▶ [WORK ORDER A] In the tariff debate text below, reproduce the passage from "Use any economic" to "I will use.", substituting "economic statistic" for "economic indicator".
▶ [WORK ORDER B] Resume the tariff debate text below, picking up right after its final sentence.

▶ [PAGE EXTRACT]
Use any economic indicator you want. I won't provide a metric for "negative economic effect" because I leave that up to the debater. You can choose your own metric, but you will need to defend why it is a better metric than the ones I will use.

Metrics should be used up to the date when this debate is accepted. When I say "so far" I mean up to the time when someone accepts this challenge.

Round 1
Pro
#1
Thanks for accepting Con, I look forward to a fun and professional debate!

To start, I'll define my terms a little by listing exactly what Tariffs Trump has imposed during his second term. Remember, I'm only going to be using Tariffs and metrics up to April 12 as that's about when this debate was accepted.

On April 5th the first of the big ones hit with Trump announcing a baseline Tariff of 10% on all imports to the U.S. Then there were "Reciprocal Tariffs" placed on many other countries. These differed country to country (Between 11% and 50%) and were designed to close our trade deficit with these countries.  China specifically also got a 145% Tariff rate place on it too. Steel and aluminum were also taxed across the board at 25% as were auto parts from Mexico and other countries. [1]

That's the oversimplified version, but it should be enough for our purposes. If you dispute any of that information we can debate that too, but there really isn't much to dispute. With that done I'll move on to my arguments.

Tariffs in general have two major problems, they don't do what they're supposed to, and they do what they aren't. Most supporters of Tariffs agree that Tariffs have side effects, but make the claim that they're worth the benefits. The only problem is that there are no benefits. Tariffs don't bring manufacturing back home, and they don't support American businesses. However most of that stuff is in the long term, so I'll focus on the side effects for now.

Immediate Consequences of Tariffs


The Stock Market

This one is an obvious section to be included in my debate, and we all know what happened here, so I'll make it short. Since the beginning of 2025 the S&P is down 10%, and the Dow is down 8%  compared to relative highs previous to Tariff announcements. Tech was hit especially hard too as the Nasdaq dropped 16%. And that's longer term, spanning all the way from January. The day after "Liberation Day" specifically the Nasdaq lost 1,600 points, S&P lost 6.65% and the Dow lost 1,679 points. These numbers speak for themselves, there's no analysis necessary.

Burden on Consumers

Since we are a global economy and we rely on each other, Tariffs increase prices on all goods. Though the label might say that it was made in country X, the materials could come from county Y, and they were put together in country Z. Increasing Tariffs makes prices on foreign goods soar, and domestic goods too. It's extremely difficult and necessary to produce something completely in the U.S. which makes even domestic goods increase in price. 

To give some numbers, prices have risen on average 2.3% with much bigger spikes in the textiles and motor industries (17% and 8.4% respectively). Household purchasing power has dropped by an average of $3,800 which affects the entire economy too, as less consumer spending equals less market growth. [2]

Macroeconomic Consequences

On a much bigger scale, real GDP has declined 0.9 percentage points since the start of the year which was way off from past estimates. Our economy has shrunk 0.6% contributing to a loss of 160 billion dollars annually. Exports have fallen about 18%, Unemployment has sunken 0.6, and we've lost 770,000 jobs on payroll. The economy is complex, and every metric affects other metrics. Each number going down doesn't just mean one consequence for all of us, it means an entire ripple effect on our economy. [2]

Retaliation

Trump can call his Tariffs "Retaliatory" all he wants, but it's not going to be true. Meanwhile other countries are the ones really acting in self defense, and everyone is paying the price. China has hit back hard with 125% across the board on America causing severe export losses. U.S. exports are down roughly 16% due to this. [3] Sectors such as Agriculture, Manufacturing, Automobiles, Steel, and Aluminum, though everyone is feeling the effects.

▶ [DATASET CONTENT]

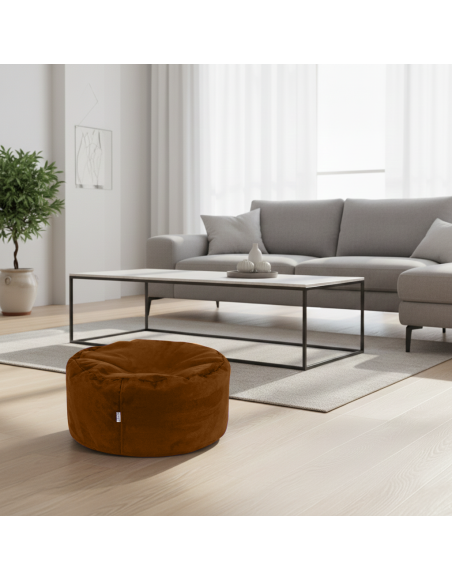 Sedežna vreča lenoška rjava EMI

▶ [TASK OUTPUT A]
Use any economic statistic you want. I won't provide a metric for "negative economic effect" because I leave that up to the debater. You can choose your own metric, but you will need to defend why it is a better metric than the ones I will use.

▶ [TASK OUTPUT B]
Summary

I know it's cliche to say that the numbers don't lie, but the numbers don't lie. Some economic actions hurt one sector of the economy while raising another, and it's possible to argue that these trade-offs are necessary. However with Tariffs, it's simple. Everything goes down, everyone hurts. Nobody wins in trade wars.

Thank you Con for participating in this debate, I look forward to your response.

Sources Cited







Con
#2
Forfeited
Round 2
Pro
#3
“However, Pro’s R1 claim is with citation of  en.wikipedia.org/wiki/Tariffs_in_the_second_Trump_administration. Those plans were actually announced by Trump to be delayed as of 4/4, and, as of today [4/20/2025] the plans remain delayed in favor of Trump conducting one-on-one negotiations to improve the trade imbalance making tariffs unnecessary.[2]”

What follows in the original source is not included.